__Source__.
Hi. Welcome to On Politics, your guide to the day in national politics. Sign up here to get On Politics in your inbox.
I’m Nick Corasaniti, and I’ll be taking over the newsletter on Tuesdays to talk about all things digital media: messaging, strategy, security and disinformation.
We’re somewhere between “don’t worry, it’s still early!” and “buckle up, it’s the final stretch!” in the Democratic primary calendar, but there is at least one emerging certainty: The 2020 election is going to be fought, and probably won, online.
And it’s shaping up to be a doozy.
To get a sense of the scale of the digital campaign, just glance at Facebook’s ad database, which shows how the presidential campaigns have poured millions of dollars into the platform since last year — and how the Trump campaign is vastly outspending the Democrats.
“We spend more time online than any other medium,” said Zac Moffatt, a founder of the political consultancy group Targeted Victory and a Republican digital strategist. Now, he said, political campaigns are finally catching up. “We’ve been underinvested for so long. The Trump campaign, even they would tell you, they have excess capacity to do even more.”

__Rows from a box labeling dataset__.
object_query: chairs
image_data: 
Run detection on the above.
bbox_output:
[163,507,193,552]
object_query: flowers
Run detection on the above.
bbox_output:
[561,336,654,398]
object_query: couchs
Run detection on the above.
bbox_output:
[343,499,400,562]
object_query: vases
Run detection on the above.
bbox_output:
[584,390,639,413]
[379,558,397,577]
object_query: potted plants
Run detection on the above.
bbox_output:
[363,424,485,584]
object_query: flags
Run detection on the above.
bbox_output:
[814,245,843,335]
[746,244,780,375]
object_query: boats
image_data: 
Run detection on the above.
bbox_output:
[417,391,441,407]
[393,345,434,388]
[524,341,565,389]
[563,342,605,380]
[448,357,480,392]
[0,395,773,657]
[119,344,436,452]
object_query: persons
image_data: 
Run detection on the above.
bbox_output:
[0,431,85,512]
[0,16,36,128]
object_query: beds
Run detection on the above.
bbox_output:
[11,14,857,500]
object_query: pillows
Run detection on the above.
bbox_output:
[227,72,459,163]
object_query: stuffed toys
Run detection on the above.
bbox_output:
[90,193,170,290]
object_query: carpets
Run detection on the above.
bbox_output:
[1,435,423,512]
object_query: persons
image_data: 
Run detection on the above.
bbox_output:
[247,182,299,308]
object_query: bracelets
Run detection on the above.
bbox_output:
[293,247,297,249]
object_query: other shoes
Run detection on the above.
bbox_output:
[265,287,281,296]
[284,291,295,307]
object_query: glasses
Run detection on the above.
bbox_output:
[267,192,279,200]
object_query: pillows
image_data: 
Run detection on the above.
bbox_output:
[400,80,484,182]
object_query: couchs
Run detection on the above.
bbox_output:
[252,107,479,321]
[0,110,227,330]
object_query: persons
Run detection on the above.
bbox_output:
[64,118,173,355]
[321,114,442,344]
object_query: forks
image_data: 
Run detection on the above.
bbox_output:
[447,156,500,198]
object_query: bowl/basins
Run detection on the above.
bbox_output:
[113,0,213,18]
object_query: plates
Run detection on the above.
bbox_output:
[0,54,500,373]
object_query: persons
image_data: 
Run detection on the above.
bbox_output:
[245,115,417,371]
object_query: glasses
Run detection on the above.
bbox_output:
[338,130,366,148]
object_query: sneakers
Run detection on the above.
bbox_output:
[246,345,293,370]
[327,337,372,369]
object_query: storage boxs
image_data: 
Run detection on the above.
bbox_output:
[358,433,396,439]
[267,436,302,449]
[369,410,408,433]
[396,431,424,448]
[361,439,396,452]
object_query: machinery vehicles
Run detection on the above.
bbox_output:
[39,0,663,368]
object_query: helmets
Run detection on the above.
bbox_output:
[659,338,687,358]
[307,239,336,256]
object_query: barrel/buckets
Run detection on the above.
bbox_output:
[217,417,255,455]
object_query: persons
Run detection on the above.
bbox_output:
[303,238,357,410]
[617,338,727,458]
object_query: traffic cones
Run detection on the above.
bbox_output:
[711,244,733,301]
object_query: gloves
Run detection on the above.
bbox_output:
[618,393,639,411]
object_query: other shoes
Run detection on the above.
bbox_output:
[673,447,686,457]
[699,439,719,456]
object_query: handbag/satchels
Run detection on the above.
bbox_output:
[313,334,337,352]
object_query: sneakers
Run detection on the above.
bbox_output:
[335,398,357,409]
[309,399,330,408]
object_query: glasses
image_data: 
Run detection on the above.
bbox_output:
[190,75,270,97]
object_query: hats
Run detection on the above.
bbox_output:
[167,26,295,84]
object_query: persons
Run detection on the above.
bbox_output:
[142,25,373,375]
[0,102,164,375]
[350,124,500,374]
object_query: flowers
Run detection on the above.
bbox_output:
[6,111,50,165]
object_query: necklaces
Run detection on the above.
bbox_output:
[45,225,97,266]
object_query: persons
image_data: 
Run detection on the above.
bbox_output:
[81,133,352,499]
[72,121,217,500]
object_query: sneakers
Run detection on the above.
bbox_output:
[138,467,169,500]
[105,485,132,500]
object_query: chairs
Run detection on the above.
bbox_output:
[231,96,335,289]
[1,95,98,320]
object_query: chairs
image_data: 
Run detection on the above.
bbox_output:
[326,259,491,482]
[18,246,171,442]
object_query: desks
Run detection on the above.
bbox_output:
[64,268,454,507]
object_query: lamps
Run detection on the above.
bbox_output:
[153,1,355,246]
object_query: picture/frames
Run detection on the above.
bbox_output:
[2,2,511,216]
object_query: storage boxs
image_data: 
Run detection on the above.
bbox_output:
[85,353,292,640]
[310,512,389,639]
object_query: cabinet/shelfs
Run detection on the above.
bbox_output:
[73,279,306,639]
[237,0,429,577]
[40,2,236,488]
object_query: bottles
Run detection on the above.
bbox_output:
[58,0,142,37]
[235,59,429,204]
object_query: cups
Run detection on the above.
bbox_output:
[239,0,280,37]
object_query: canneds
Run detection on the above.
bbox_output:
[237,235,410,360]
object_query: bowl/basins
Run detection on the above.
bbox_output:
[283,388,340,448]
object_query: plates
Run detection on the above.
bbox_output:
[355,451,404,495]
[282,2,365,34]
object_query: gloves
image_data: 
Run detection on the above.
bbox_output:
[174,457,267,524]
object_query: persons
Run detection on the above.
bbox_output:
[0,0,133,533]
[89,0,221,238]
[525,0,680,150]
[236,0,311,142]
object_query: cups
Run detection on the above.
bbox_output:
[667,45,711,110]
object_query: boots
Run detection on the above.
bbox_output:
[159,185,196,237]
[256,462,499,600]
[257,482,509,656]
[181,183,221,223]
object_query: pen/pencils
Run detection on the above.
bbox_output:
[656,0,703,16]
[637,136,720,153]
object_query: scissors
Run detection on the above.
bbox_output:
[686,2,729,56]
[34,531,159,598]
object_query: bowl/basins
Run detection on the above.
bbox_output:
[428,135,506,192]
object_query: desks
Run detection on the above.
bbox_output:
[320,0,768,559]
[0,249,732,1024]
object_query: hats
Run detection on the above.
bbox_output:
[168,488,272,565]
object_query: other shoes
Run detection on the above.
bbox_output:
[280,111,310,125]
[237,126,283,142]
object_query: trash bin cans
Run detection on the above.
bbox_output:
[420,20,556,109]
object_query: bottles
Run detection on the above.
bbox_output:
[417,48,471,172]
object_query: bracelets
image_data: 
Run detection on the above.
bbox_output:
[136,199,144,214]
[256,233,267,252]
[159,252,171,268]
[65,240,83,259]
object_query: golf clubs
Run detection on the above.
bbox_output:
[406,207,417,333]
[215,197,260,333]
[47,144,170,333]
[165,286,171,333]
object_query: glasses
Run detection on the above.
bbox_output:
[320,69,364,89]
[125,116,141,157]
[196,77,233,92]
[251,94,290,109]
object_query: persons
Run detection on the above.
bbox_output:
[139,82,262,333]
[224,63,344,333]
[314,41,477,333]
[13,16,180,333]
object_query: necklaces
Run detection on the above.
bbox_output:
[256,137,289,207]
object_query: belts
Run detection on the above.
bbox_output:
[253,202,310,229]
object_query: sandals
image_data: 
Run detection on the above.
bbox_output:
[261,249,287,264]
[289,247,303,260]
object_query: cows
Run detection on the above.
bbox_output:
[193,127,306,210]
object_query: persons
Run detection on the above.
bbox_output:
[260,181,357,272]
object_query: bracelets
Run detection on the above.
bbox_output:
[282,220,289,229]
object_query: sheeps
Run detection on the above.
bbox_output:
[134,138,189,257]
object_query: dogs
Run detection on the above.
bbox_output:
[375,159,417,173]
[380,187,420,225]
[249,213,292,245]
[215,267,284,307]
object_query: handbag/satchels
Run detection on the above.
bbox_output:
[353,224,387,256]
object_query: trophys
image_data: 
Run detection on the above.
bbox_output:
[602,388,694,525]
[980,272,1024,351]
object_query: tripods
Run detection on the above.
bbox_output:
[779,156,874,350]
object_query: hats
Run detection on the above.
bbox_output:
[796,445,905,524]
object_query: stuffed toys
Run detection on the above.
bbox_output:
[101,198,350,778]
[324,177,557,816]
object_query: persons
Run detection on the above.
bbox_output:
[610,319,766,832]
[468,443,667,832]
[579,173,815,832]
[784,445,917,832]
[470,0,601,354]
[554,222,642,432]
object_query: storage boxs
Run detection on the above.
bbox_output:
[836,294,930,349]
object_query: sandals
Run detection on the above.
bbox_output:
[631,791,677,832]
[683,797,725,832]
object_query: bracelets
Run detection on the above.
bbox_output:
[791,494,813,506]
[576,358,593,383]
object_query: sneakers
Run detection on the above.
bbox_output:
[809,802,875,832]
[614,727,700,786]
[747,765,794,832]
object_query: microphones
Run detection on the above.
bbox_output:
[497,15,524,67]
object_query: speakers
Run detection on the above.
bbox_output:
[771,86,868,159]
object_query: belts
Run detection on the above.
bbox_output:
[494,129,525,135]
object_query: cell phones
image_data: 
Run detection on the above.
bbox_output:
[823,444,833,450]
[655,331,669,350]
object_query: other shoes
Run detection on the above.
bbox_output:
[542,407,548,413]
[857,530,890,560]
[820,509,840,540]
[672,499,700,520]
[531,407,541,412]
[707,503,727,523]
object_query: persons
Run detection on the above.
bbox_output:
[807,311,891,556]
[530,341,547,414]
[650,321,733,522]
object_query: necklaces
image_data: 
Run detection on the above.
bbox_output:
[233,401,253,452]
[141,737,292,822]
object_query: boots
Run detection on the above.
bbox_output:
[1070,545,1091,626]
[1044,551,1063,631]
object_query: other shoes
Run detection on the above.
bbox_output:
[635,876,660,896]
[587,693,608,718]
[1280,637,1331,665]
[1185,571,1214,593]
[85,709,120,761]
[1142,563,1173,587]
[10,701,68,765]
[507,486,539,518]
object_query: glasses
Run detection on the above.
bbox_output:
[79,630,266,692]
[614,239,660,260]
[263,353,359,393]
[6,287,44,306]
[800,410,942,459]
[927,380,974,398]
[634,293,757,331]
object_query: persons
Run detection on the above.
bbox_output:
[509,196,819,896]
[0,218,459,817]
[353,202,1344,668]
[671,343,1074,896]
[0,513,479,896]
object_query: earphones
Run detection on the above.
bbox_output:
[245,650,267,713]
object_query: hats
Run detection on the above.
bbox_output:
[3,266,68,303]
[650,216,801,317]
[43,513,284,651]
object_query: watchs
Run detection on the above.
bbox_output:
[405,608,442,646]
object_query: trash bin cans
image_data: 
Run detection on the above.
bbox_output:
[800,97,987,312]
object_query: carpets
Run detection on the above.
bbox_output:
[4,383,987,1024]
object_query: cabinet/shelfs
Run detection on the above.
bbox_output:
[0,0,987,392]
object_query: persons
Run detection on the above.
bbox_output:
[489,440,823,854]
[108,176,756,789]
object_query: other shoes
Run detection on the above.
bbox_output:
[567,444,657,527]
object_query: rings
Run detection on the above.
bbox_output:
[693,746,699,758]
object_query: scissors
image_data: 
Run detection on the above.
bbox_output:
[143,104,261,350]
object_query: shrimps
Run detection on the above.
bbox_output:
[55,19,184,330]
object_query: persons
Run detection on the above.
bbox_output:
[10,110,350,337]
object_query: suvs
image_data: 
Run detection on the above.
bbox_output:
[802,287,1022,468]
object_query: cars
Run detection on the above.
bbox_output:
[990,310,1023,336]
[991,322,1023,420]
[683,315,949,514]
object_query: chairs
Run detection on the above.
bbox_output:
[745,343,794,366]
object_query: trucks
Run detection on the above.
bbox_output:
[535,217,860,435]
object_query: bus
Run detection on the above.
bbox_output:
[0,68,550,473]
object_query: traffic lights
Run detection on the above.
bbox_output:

__Written tasks__.
1. List the topics that the On Politics newsletter says will be covered on Tuesdays.
2. In the newsletter on digital campaigning, rewrite the paragraph beginning "“We spend more time online than any other medium,”" as a short bulleted list that keeps its main facts.
3. Extend the newsletter on digital campaigning in the 2020 election, picking up after its final sentence.

__Written responses__.
1.
- Messaging
- Strategy
- Security
- Disinformation

2.
- Zac Moffatt is a Republican digital strategist and a founder of the political consultancy group Targeted Victory.
- He said people spend more time online than with any other medium.
- He said political campaigns are finally catching up after being underinvested for so long.
- He said the Trump campaign has excess capacity to do even more.

3.
And it’s clear that this digital campaign will be unlike any other. Let’s take a look at some of the revelations from just the past three weeks.
After Facebook announced that it would not be policing the veracity of political ads on its platform, Senator Elizabeth Warren’s campaign responded with a false ad of its own. “Breaking News,” it said. “Mark Zuckerberg and Facebook just endorsed Donald Trump for re-election.”
Of course, Mr. Zuckerberg and his company have not endorsed anyone, as the ad later clarified. But it was a brazen statement about the frustration within many Democratic campaigns toward Facebook’s policy, which Democrats believe will allow the Trump campaign to spread false information to millions of users.
That said, Democrats are still spending heavily on the platform, to the tune of roughly $32 million this year across 19 candidates, outpacing the money they have spent on television ads.
Yet they are being heavily outflanked by the Trump campaign, which has placed digital infrastructure at the center of its campaign strategy. An expert told my colleagues Kevin Roose and Matthew Rosenberg that the digital delta between the Trump campaign and the Democrats is “like a supercar racing a little Volkswagen Bug.”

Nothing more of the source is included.